Seit ich endlich eine gute Hühner-(und Hahnen!-)Quelle habe, kaufe ich fast jede Woche ein ganzes Tier. Das hat viele Vorteile (ein Tiefkühler voller Suppe, frische Leber zum Frühstück, gedämpfte Hühnerfüße zum Tee ...), stellt mich aber aber auch regelmäßig vor eine Herausforderung: Wie bekomme ich die leidige Brust köstlich? Nur ein einziges Mal habe ich eine gegessen, ohne mir dabei zu denken, dass ein anderer Teil vom Huhn jetzt eigentlich viel besser gewesen wäre: und zwar in Form von japanischem Hühnerbrust-Sashimi. Kurz abgeflämmt, dünn roh aufgeschnitten und mit guter Sauce zum Dippen serviert, kann sie tatsächlich ganz umwerfend köstlich sein. Meist aber ist sie ein trockenes, geschmacksarmes Teil, das schon lange totgegart ist, wenn der Rest des Huhns langsam durch wird, und an dem das Beste die potenziell knusprige Haut ist, die sie bedeckt.

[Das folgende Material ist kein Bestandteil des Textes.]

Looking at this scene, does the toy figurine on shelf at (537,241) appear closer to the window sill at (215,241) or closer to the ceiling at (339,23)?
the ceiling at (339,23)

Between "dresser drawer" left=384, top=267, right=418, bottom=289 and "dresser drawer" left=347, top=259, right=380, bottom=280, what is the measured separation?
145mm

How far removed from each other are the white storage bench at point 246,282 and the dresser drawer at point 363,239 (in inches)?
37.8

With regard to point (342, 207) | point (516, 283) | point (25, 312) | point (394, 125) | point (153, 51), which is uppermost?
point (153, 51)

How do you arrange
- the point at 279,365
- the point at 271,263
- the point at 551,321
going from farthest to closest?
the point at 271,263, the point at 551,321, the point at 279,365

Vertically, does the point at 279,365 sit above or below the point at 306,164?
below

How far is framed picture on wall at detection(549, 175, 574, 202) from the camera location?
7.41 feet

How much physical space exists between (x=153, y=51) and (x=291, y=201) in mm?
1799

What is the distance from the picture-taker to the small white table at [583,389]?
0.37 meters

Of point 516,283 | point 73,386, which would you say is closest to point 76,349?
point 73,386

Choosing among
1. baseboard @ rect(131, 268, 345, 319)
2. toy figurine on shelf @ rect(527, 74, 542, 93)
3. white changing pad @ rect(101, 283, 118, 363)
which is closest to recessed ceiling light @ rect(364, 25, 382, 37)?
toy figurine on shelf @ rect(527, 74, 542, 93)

Oft habe ich die Brust daher in der Suppe mitgekocht, gelegentlich zu einer Farce püriert, manchmal einfach am ganzen Vogel gebraten und gehofft, dass irgendein Mitesser so was mag. Nach vermehrten Hahnentänzen und den Hühnerreis-Hainan-Versuchen bin ich dann zu einer Taktik übergegangen, die sich gerade beim Verarbeiten eines ganzen Vogels besonders anbietet: das Pochieren in der eigenen Suppe.

Foto: Tobias Müller

Wenn der Vogel zerlegt, die Suppe gekocht und abgeseiht ist, lege ich die Brüste kurz hinein und lasse sie in der heißen Flüssigkeit ziehen, bis sie eine Kerntemperatur von etwa 60 bis 65 Grad haben. Danach sind sie innen wunderschön rosa, in der Mitte noch ganz wenig roh, für ihre Verhältnisse erstaunlich saftig und, wenn es ein gutes Tier war, voller Geschmack. Als Bonus bekommt die Suppe noch einen finalen Hühnerfleisch-Kick. Wer motiviert ist, zieht die Haut vorher ab und brät sie knusprig.

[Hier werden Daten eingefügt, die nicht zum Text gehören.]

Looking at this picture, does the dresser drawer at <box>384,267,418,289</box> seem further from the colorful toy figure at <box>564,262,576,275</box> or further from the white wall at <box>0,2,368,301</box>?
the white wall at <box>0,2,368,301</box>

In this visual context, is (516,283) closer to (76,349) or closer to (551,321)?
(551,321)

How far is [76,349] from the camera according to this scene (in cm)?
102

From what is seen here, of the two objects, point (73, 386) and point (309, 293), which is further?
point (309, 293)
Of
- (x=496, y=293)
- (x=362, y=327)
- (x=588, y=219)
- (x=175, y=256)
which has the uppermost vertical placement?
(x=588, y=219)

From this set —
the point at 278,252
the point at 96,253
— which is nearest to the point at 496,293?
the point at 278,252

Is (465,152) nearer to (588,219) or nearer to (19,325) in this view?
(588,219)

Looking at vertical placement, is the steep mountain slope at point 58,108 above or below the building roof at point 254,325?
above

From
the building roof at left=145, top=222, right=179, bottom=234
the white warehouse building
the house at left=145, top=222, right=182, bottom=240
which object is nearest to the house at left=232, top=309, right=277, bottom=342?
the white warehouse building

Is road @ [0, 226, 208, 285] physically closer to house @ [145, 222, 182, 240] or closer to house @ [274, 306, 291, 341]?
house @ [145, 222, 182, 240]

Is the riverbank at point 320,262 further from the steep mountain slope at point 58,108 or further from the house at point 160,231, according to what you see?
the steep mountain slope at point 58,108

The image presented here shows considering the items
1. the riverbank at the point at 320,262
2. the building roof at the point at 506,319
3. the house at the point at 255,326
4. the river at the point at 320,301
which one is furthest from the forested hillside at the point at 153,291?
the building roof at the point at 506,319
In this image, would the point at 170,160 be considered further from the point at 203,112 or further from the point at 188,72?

Am besten schmeckt sie meiner Meinung nach lauwarm bis kühl mit allerlei Gewürzen, die ihren eher zarten Eigengeschmack als Bühne nutzen. Das folgende Rezept habe ich in den vergangenen Wochen besonders oft gemacht. Es stammt aus Fuchsia Dunlops wunderbarem Buch "Every Grain of Rice" und ist eine sehr einfache Art, eine Hühnerbrust köstlich zu bekommen. Das kalte Huhn wird in dünne Scheiben geschnitten und dann mit Nüssen, Kräutern und Sauce bestreut: Sojasauce und Hühnersuppe sorgen für Umami, Chiliöl und Sichuanpfeffer für den Kick, Sesampaste für Konsistenz und beruhigenden Ausgleich, Erdnüsse und Sesamkörner für Konsistenz, und Koriander tut, was er am besten kann, und macht alles noch köstlicher.

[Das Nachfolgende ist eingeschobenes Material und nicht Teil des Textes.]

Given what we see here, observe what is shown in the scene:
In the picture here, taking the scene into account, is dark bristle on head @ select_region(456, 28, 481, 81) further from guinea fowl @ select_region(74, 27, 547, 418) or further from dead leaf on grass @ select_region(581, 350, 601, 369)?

Pochiertes Huhn mit Sauce ist ein Standardgericht in weiten Teilen Chinas, die verschiedenen Varianten unterscheiden sich vor allem durch die verwendeten Würzmittel. Diese Variante stammt aus Sichuan, der Provinz im Westen, die bekannt ist für ihre großzügige Verwendung von Chilis und Sichuan-Pfeffer, dem einzigartigen Gewürz mit der prickelnden, die Lippen betäubenden Zitrusnote (in den USA gibt es einen wilden Verwandten mit ähnlichem Effekt, aber das ist eine andere Geschichte). Die Mischung der beiden – scharf und betäubend-prickelnd – ist eine klassische Kombination und wird Ma La genannt. Auch bei diesem Gericht kommt sie zum Einsatz.

Die Sauce ist mehr eine generelle Anleitung als ein Rezept – sie kann fast endlos variiert werden. Ein bisschen Klebreis-Essig verwandelt es in "Huhn mit seltsamem Geschmack", ein weiterer Sichuan-Klassiker; ohne Sesampaste, dafür mit Essig und Knoblauch, wird es das poetisch benamste "Huhn, das den Mund wässrig macht", eine Spezialität aus Chongqing im Zentrum des Landes. Experimentieren Sie und finden Sie heraus, was Ihnen am besten schmeckt.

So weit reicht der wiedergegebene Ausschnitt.